Zeit-Chef di Lorenzo behauptet, er habe zweimal gewählt. Wäre das strafbar?

von Prof. Dr. Henning Ernst Müller, veröffentlicht am 26.05.2014

Aufsehen hat der Chefredakteur der "Zeit" damit erregt, dass er in der Jauch-Sendung behauptete, bei der Europawahl zweimal eine Stimme abgegeben zu haben (siehe hier). Dass dies nicht zulässig ist, ergibt sich aus § 6 Abs. 4 EUWG. Auch wer die Wahlberechtigung zu verschiedenen Teilkontingenten des Europaparlaments hat (entweder weil er Doppelstaatler ist oder aber, was der häufigere Fall ist, weil er als in Deutschland lebender Bürger eines anderen EU-Landes auch hier wahlberechtigt ist), darf nur einmal vom Wahlrecht Gebrauch machen. Dass Verstöße gegen diese Vorschrift kaum aufgedeckt werden können, war schon vorher bekannt (ausgerechnet  Zeit-Online berichtete darüber).
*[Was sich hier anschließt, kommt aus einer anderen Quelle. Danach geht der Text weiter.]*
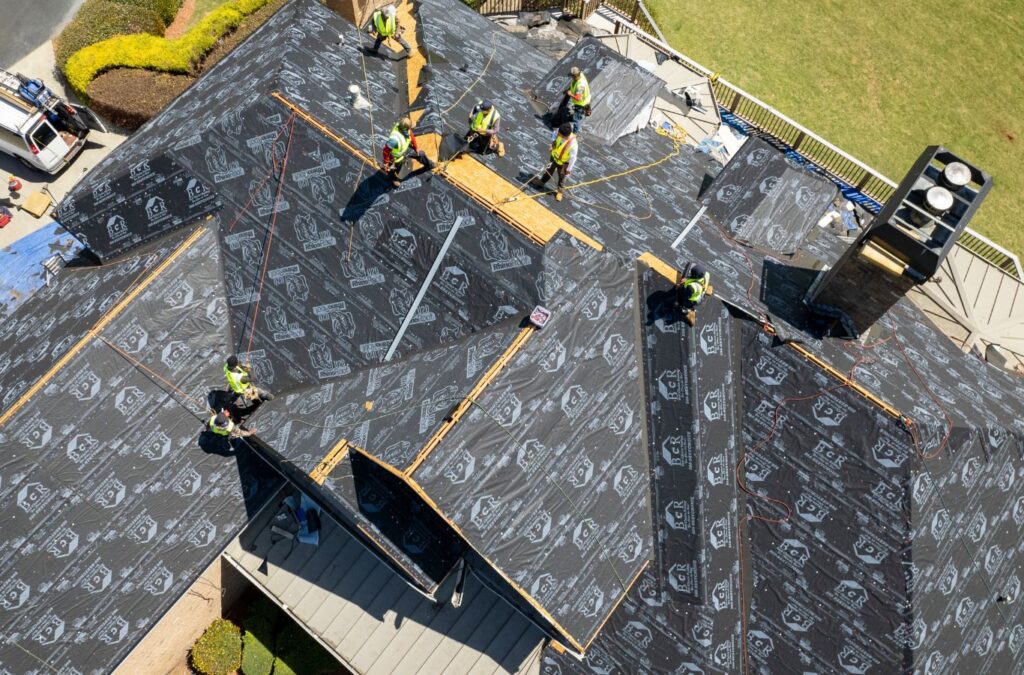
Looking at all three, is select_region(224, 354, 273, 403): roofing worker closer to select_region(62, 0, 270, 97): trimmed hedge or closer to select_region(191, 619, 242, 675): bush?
select_region(191, 619, 242, 675): bush

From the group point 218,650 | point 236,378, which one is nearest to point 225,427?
point 236,378

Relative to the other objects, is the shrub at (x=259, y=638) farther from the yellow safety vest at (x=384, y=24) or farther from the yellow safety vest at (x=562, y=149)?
the yellow safety vest at (x=384, y=24)

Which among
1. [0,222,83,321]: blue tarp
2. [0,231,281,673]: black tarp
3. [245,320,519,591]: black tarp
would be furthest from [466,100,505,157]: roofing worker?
[0,222,83,321]: blue tarp

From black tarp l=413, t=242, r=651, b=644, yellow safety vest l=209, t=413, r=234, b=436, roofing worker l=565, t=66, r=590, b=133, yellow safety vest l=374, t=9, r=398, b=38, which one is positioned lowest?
yellow safety vest l=209, t=413, r=234, b=436

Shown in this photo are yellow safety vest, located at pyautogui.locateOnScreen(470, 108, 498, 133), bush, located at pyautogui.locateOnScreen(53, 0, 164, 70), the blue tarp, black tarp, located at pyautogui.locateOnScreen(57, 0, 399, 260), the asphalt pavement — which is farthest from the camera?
the asphalt pavement

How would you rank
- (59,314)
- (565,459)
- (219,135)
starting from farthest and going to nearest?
(59,314), (219,135), (565,459)

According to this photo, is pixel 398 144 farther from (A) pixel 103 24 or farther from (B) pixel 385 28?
(A) pixel 103 24
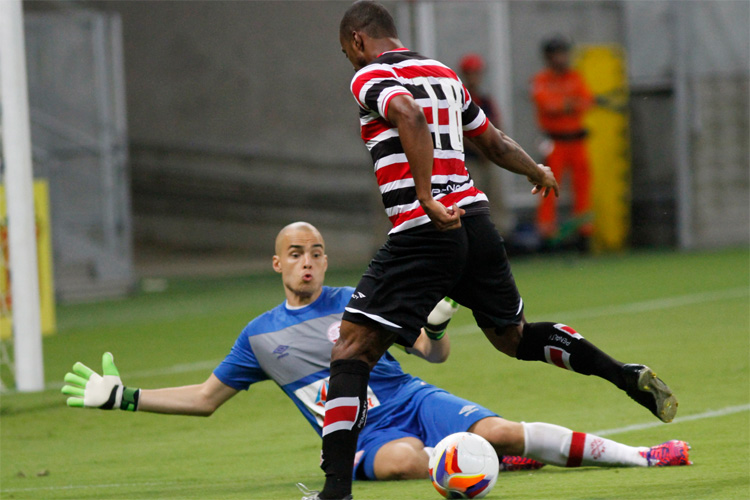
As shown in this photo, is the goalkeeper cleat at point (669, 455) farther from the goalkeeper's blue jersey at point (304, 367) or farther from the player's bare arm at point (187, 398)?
the player's bare arm at point (187, 398)

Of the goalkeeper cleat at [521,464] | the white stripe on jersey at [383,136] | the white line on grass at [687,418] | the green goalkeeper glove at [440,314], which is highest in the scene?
the white stripe on jersey at [383,136]

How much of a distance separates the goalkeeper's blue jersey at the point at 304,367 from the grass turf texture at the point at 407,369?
36 centimetres

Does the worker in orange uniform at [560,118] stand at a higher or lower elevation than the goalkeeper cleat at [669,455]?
higher

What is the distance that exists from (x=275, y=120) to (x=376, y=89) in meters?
16.7

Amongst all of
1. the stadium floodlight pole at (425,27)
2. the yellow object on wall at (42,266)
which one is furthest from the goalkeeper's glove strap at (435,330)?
the stadium floodlight pole at (425,27)

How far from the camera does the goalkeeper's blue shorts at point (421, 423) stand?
4.87 metres

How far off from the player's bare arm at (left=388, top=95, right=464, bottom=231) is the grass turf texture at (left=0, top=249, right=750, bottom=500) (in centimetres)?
117

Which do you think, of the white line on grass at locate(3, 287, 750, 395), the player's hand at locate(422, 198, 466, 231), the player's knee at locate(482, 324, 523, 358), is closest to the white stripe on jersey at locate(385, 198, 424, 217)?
the player's hand at locate(422, 198, 466, 231)

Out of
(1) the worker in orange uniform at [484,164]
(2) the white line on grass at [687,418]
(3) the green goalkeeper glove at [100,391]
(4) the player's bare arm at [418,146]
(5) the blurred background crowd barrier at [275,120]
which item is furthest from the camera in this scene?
(1) the worker in orange uniform at [484,164]

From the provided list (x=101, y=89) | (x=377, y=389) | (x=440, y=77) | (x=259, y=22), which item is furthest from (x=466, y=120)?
(x=259, y=22)

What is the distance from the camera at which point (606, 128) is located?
17.6 meters

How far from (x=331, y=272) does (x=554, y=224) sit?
11.0ft

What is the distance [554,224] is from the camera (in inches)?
657

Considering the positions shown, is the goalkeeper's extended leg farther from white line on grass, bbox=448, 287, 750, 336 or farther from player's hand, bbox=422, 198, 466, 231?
white line on grass, bbox=448, 287, 750, 336
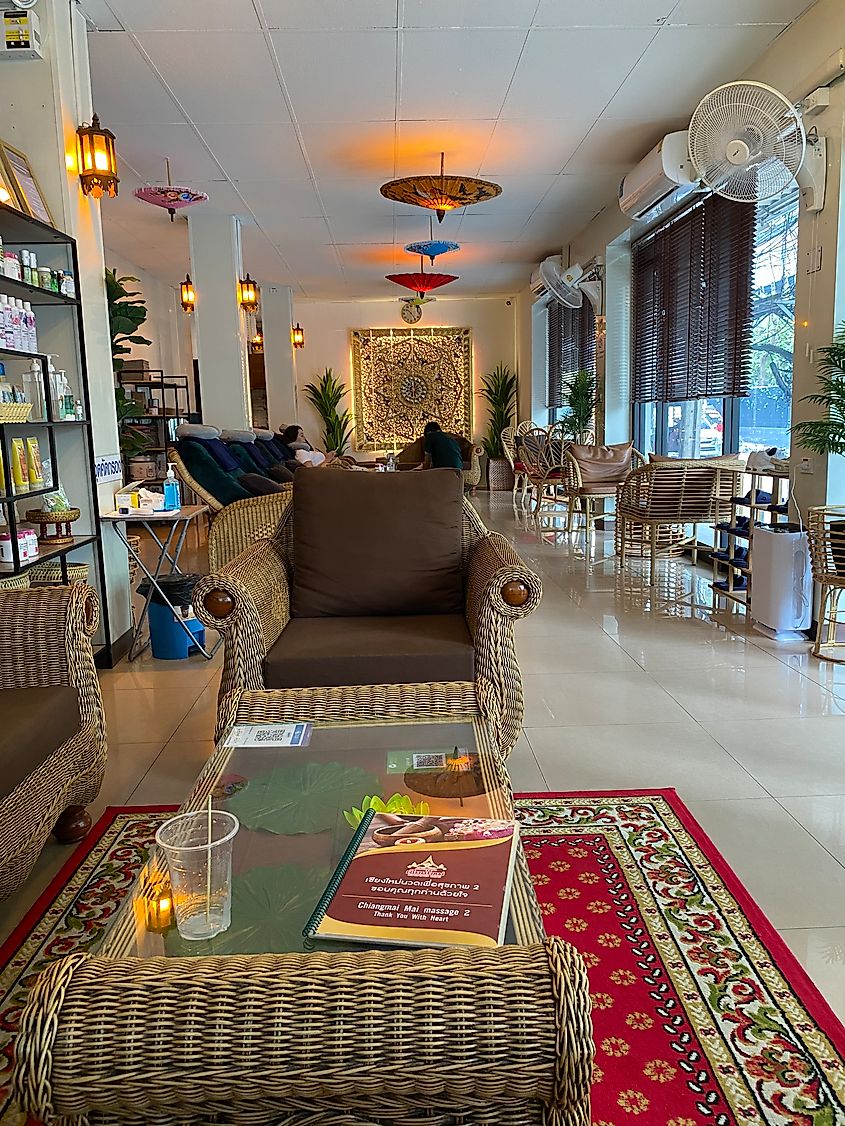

Wäre es aber auch strafbar?

Geht man von dem Sachverhalt aus, dass Herr di Lorenzo zunächst im italienischen Konsulat und sodann seine Stimme im deutschen Wahllokal abgegeben hat, stellt sich die Frage, ob er bei der zweiten Stimmabgabe  "unbefugt" im Sinne des § 107 a StGB gewählt hat. Die Wahlen der Abgeordneten des Europäischen Parlamants liegen im Geltungsbereich dieser Norm (§ 108 d StGB). Allerdings gilt dies nur für den deutschen Teilausschnitt, d.h. die Wahl der deutschen Europaabgeordneten. Es kommt also darauf an, ob die Stimmabgabe im deutschen Wahllokal wegen der zuvor schon erfolgten Stimmabgabe "unbefugt" gewesen ist. Dies führt zurück zu § 6 Abs.4 EUWG, in dem dieser Fall ausdrücklich geregelt ist:

(4) Das Wahlrecht darf nur einmal und nur persönlich ausgeübt werden. Das gilt auch für Wahlberechtigte, die zugleich in einem anderen Mitgliedstaat der Europäischen Union zum Europäischen Parlament wahlberechtigt sind.

Wenn Herr di Lorenzo also mit seiner Aussage nicht nur auf das Problem hinweisen wollte, sondern er sich  tatsächlich so verhalten hat, dürfte er den objektiven Tatbestand des § 107a StGB erfüllt haben.

Nach Diskussion im Kollegenkreis: Fraglich ist aber, ob er auch den subjektiven Tatbestand erfüllt hat. Wird "unbefugt" als normatives Tatbestandsmerkmal aufgefasst, ist der Irrtum, unbefugt zu wählen, ein Tatbestandsirrtum, der den Vorsatz ausschließt. Das ist wohl die überwiegende Auffassung. Meinte also Herr di Lorenzo, er wähle "befugt" zweimal (so jedenfalls der Eindruck derer, die die Sendung gesehen haben), dann hat er demnach nur (straflos) fahrlässig unbefugt gewählt - er wäre dann "nochmal davongekommen".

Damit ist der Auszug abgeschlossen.